(Stored entries)
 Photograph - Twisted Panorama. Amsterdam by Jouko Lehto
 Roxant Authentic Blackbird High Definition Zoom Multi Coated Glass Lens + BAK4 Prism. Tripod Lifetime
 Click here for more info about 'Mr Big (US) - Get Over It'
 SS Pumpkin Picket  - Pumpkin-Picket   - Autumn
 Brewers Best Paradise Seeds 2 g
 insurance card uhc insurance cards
---
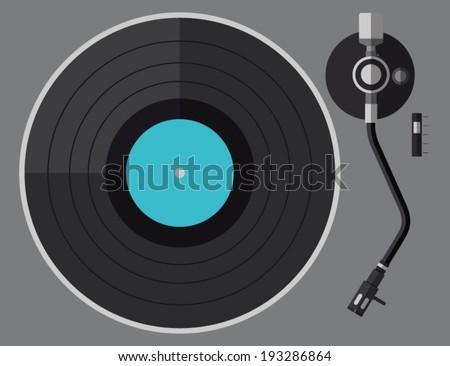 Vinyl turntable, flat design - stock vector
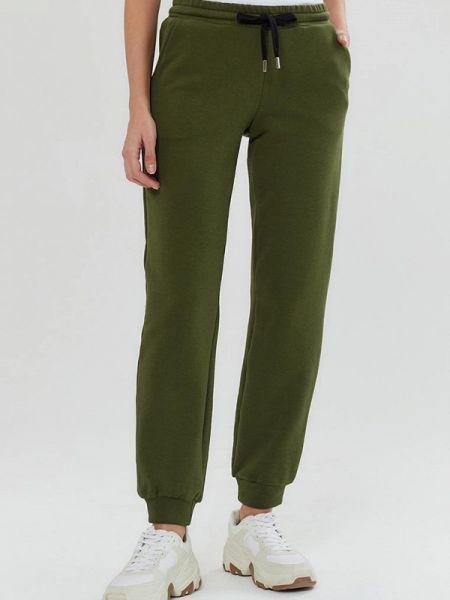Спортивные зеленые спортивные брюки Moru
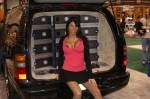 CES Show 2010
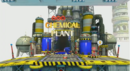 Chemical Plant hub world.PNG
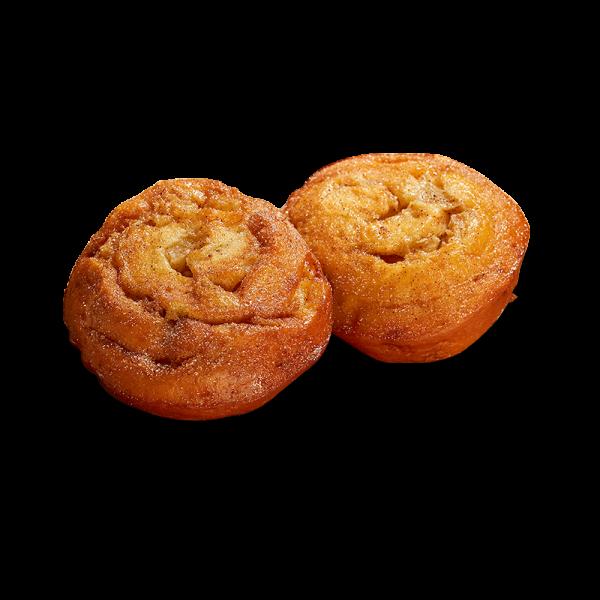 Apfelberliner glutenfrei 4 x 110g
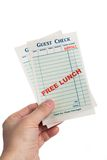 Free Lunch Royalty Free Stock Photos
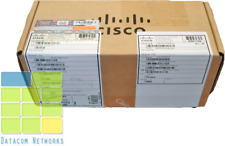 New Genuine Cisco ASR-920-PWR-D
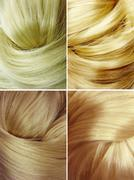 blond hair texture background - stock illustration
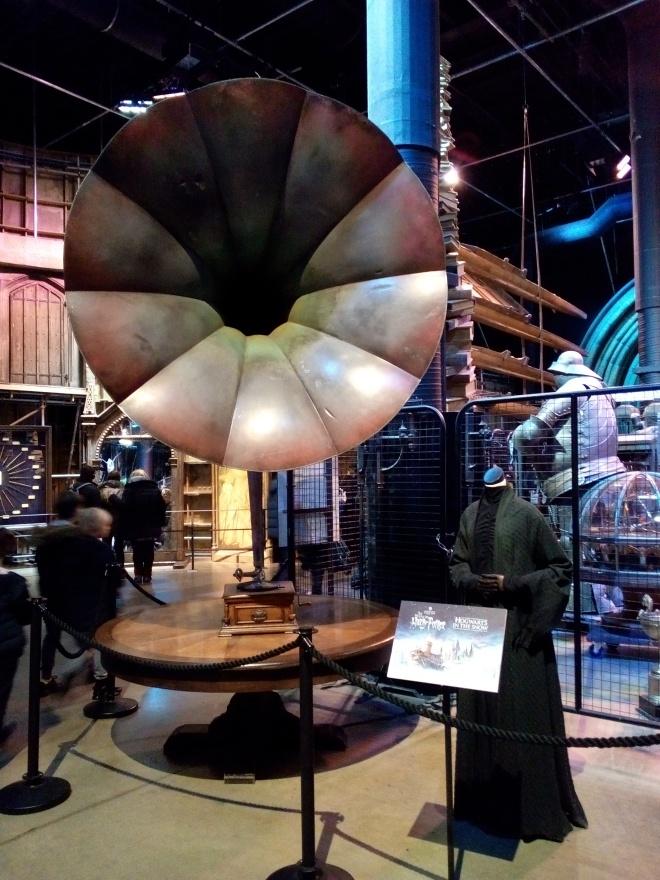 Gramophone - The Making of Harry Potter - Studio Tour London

PROBLEM TO SOLVE:
Using the data above, repeat exactly the lines that begin at the line with "Photograph - Twisted" and end at the line with "insurance card uhc insurance cards", both ends included.

OUTPUT OF THE TASK:
 Photograph - Twisted Panorama. Amsterdam by Jouko Lehto
 Roxant Authentic Blackbird High Definition Zoom Multi Coated Glass Lens + BAK4 Prism. Tripod Lifetime
 Click here for more info about 'Mr Big (US) - Get Over It'
 SS Pumpkin Picket  - Pumpkin-Picket   - Autumn
 Brewers Best Paradise Seeds 2 g
 insurance card uhc insurance cards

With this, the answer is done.